Well-written article. They should try Hilary DeVey instead of Sugar, that would refresh things, at least in the short term.
Spot on is this Gareth. I'd watch it again if the programmes producers started recruiting sensible young business people rather than over characterised bunch of half wits that have been on over the last few series.
first series was as good as teevee has been in recent years. It's now a crappy parody of itself, populated by utter clueless and classless whoppers.
Somewhat harsh I think. Sure the Apprentice is not the show that it used to be but it's still very entertaining and continues to be the best reality TV show out there at the moment.
If you're going to have a go at Lord Sugar for his 'painfully poor grammar', you might want to check for typos before you publish, seeing as there's about 350 miles' difference between Herts and Hearts. (You meant the latter, by the way.)
@Studman Yes, you're quite right there. Blame it on lazy fingers, or a complete ambivalence towards football. You was quite right to bring it up. As Lord Sugar might say.

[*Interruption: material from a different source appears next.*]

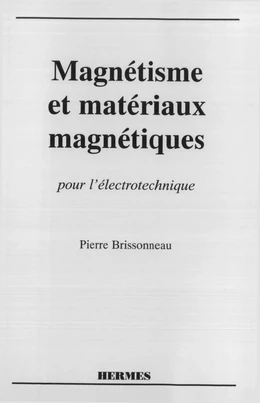 Magnétisme et matériaux magnétiques pour l'électrotechnique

Hmmm. The piece says no one knows where the phrase to "Jump The Shark" originated then explines in the same sentence exactly where it did. Then is goes on to say that the term means the point at which people start swicthing off. It doesn't, it is the point at which the user of the phrase deems that the show has lost what it once had. That semantic point out of the way I agree with the gist. These kind of shows lose what they had almost after the first series because subsequent contestants start to realise how they are being watched so start to act accordingly such as framing other people rather than doing their best in the tasks, and the editors feel the need manufacture talking points to keep the ratings up. I'd say this show was worthy for 2 series, it's farce now, and Alan Sugar's dsimissal speeches tend to be contradictory, illogical and delivered with an increasing lack of interest on his part. He is after all nothing but a TV personailty now, he hasn't sold anything or increased his wealth for two decades. He's 'Jumped The Shark' himself!!